Earth Observation and Essential Variables: useful for evaluating progress towards fulfilment of the Sustainable Development Goals
29 de March 2019
A CREAF research team comprising Joan Masó, Ivette Serral, Cristina Domingo and Alaitz Zabala has created a graphic that shows the links and gaps between Essential Variables, the Sustainable Development Goal indicators and the data available from Earth observation networks.
How can we measure our planet’s health quickly and cost-effectively? Experts have regarded Earth observation (via satellites, drones and other airborne sensor systems) as the most viable option for a number of years, but have yet to reach consensus on what to measure. Which variables are the most crucial? Which provide the most valuable information? Measuring everything is out of the question. If we measure ferritin levels in blood to diagnose anaemia, what should we measure to detect biodiversity loss, for example?
Measuring everything is out of the question. If we measure ferritin levels in blood to diagnose anaemia, what should we measure to detect biodiversity loss, for example?
Some such variables already exist, and they are known as Essential Variables (EVs). Establishing a consensus on them is no simple matter, however. Among other characteristics, they need to be stably and effectively measurable over time.

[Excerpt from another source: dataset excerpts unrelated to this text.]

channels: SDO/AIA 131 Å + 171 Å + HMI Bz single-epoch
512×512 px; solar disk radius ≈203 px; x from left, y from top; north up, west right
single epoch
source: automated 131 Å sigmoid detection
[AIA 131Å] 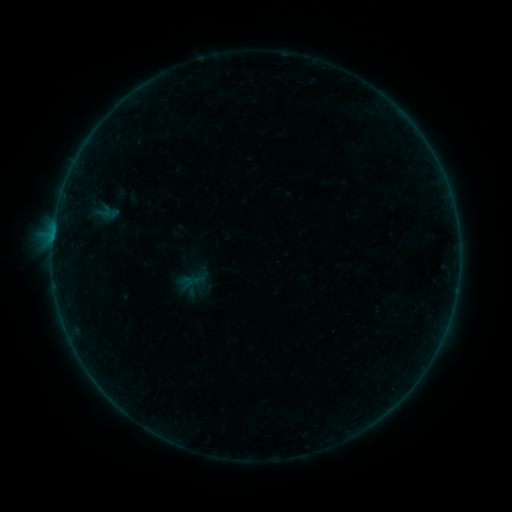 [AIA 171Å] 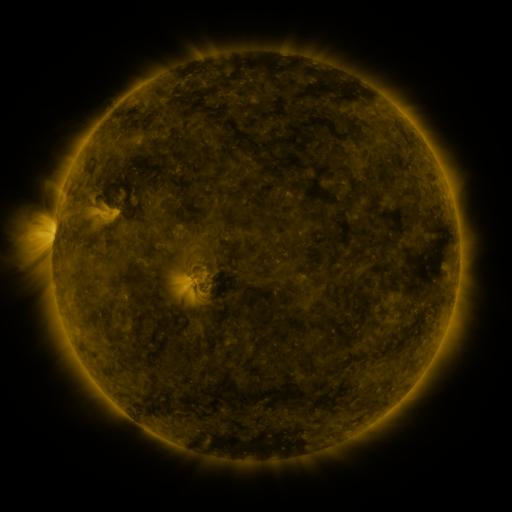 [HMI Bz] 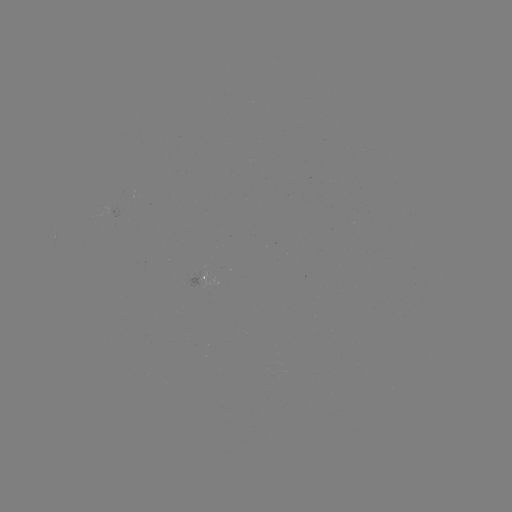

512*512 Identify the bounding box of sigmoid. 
[97, 203, 113, 220].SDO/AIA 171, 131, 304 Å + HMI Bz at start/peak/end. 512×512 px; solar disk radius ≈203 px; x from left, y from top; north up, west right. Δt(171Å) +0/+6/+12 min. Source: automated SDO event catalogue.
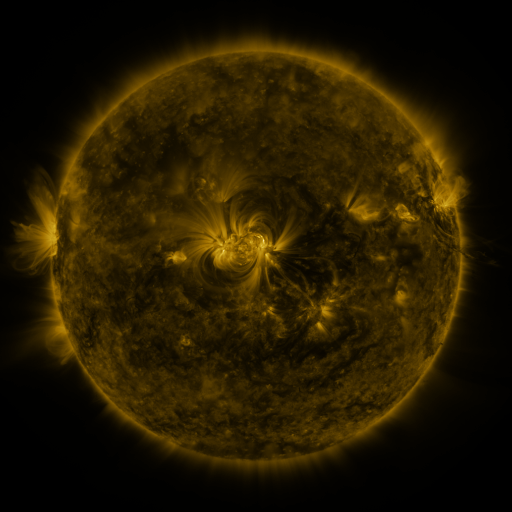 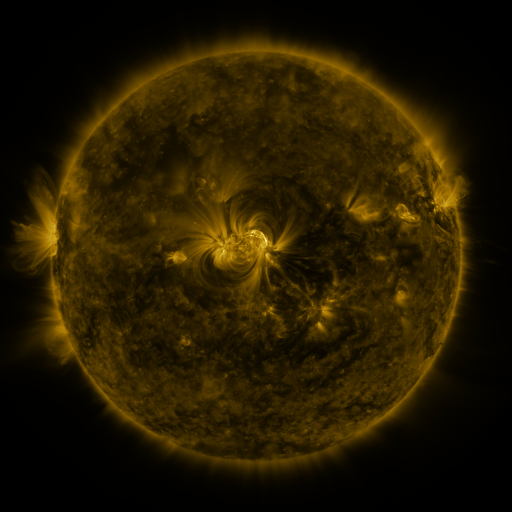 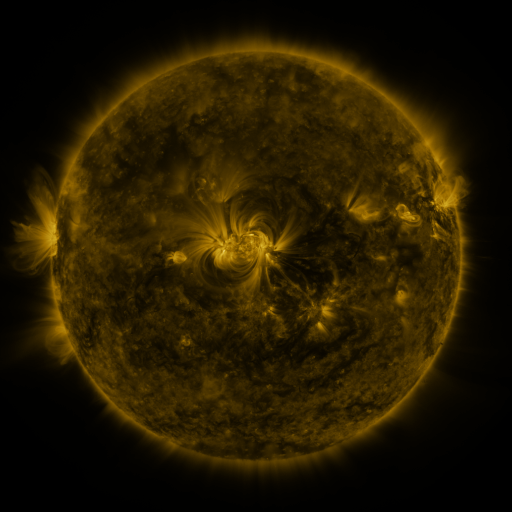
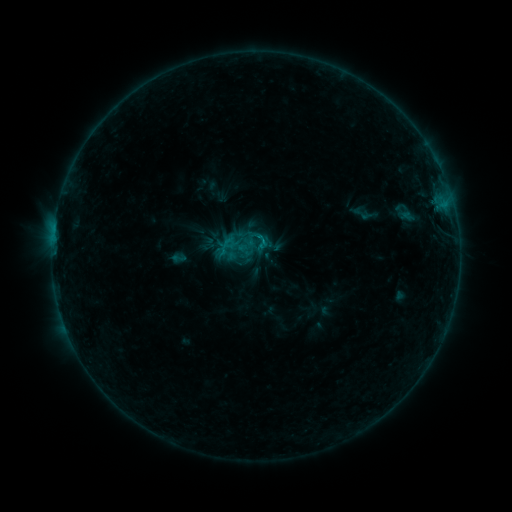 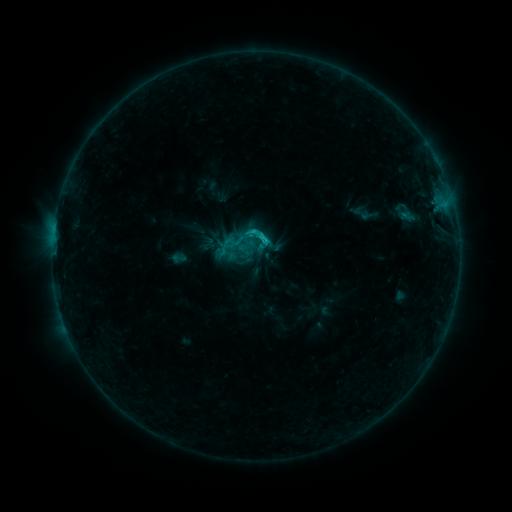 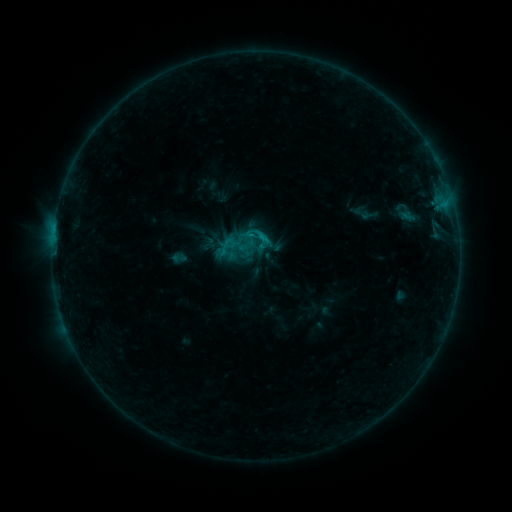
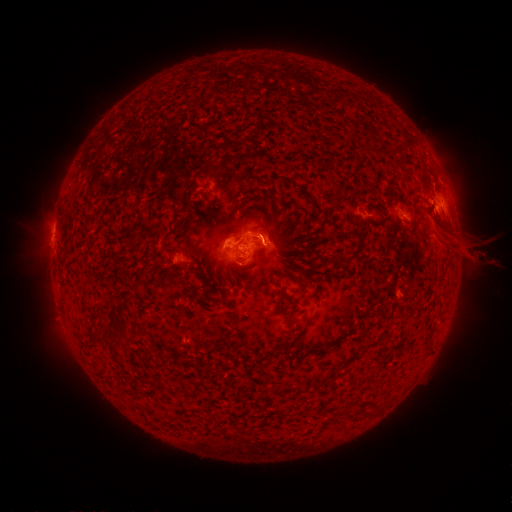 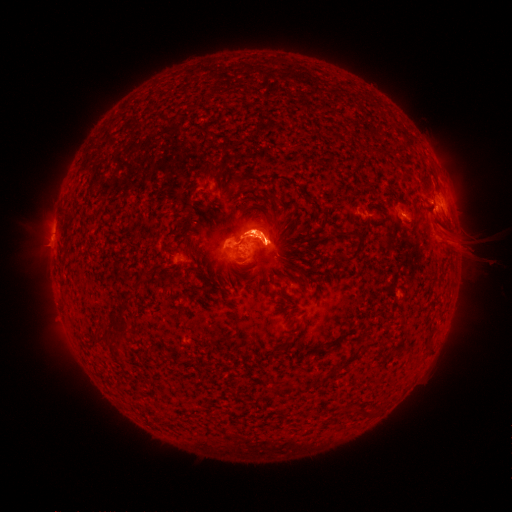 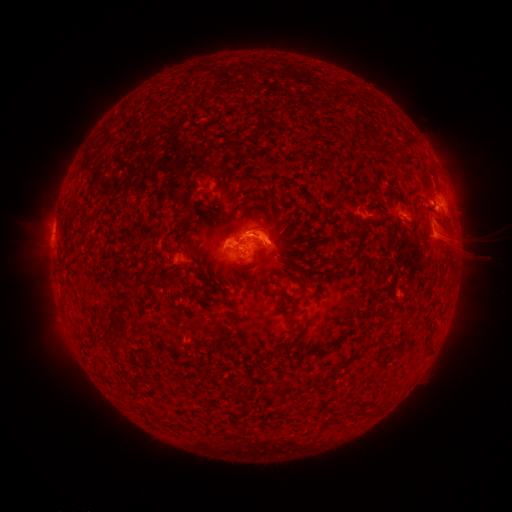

Each EV must therefore meet certain requirements in terms of relevance to the situation it is intended to measure; viability (it must be globally observable or inferable using a technically feasible and scientifically proven method); and cost-effectiveness (generating, saving and sharing its data must be affordable, drawing on Earth observation systems and, where possible, historical datasets).
There are currently Essential Climate Variables, Essential Biodiversity Variables and Essential Ocean Variables, among others, but no EVs for the UN’s Sustainable Development Goals (SDGs) as a whole. The EV concept has been shown to be very useful and have an impact that extends beyond science to decision-making and politics, for example. So, why are there not yet EVs for measuring progress towards SDG fulfilment?
Working through a team led by researcher Joan Masó and projects such as the European Observatory of Earth Observation Networks (ENEON) and GEOEssential, CREAF has spent several years trying to develop such a set of EVs. The team has recently published the first of a special collection of articles on EVs, organized by Masó and different colleagues, which will appear in the International Journal of Digital Earth. The first article aims to lay the groundwork for Earth observation and EVs to be used for monitoring the SDGs. According to its conclusions, in some cases there is no direct correspondence between existing EVs and SDG indicators. This is partly due to some of the SDGs having social and/or economic targets and social scientists having not yet adopted the EV concept. Additionally, while EVs useful for monitoring specific aspects of the SDGs do exist, the SDG indicator framework does not take them into account at present. The article’s authors feel that the UN and the Group on Earth Observations (GEO) should work together to create new indicators based on existing EVs, and that GEO should advocate more widespread adoption of EVs and coordinate more ambitious initiatives, such as investigating Essential Agriculture Variables that might be better suited to measuring the indicators of SDGs 2 and 15.
To facilitate such work, the authors have created an interactive graphic that shows the links between SDG indicators and existing EVs, as well as Earth observation networks and the indicators for which they could provide data. A web tool that will be maintained by ENEON and which can be exported to various formats, the graphic is potentially of great use for identifying the main Earth observation networks, chiefly in Europe, from which information for evaluating progress towards fulfilment of the SDGs can be sourced.
Alternatively, view it directly below
Additionally, the authors have applied the DPSIR model, a framework that the European Environment Agency developed to describe interactions between society and the environment and their socio-economic consequences, to the SDG indicators. Doing so has made it possible to classify the indicators in question into the categories of driving forces, pressures, states, impacts and responses for the first time.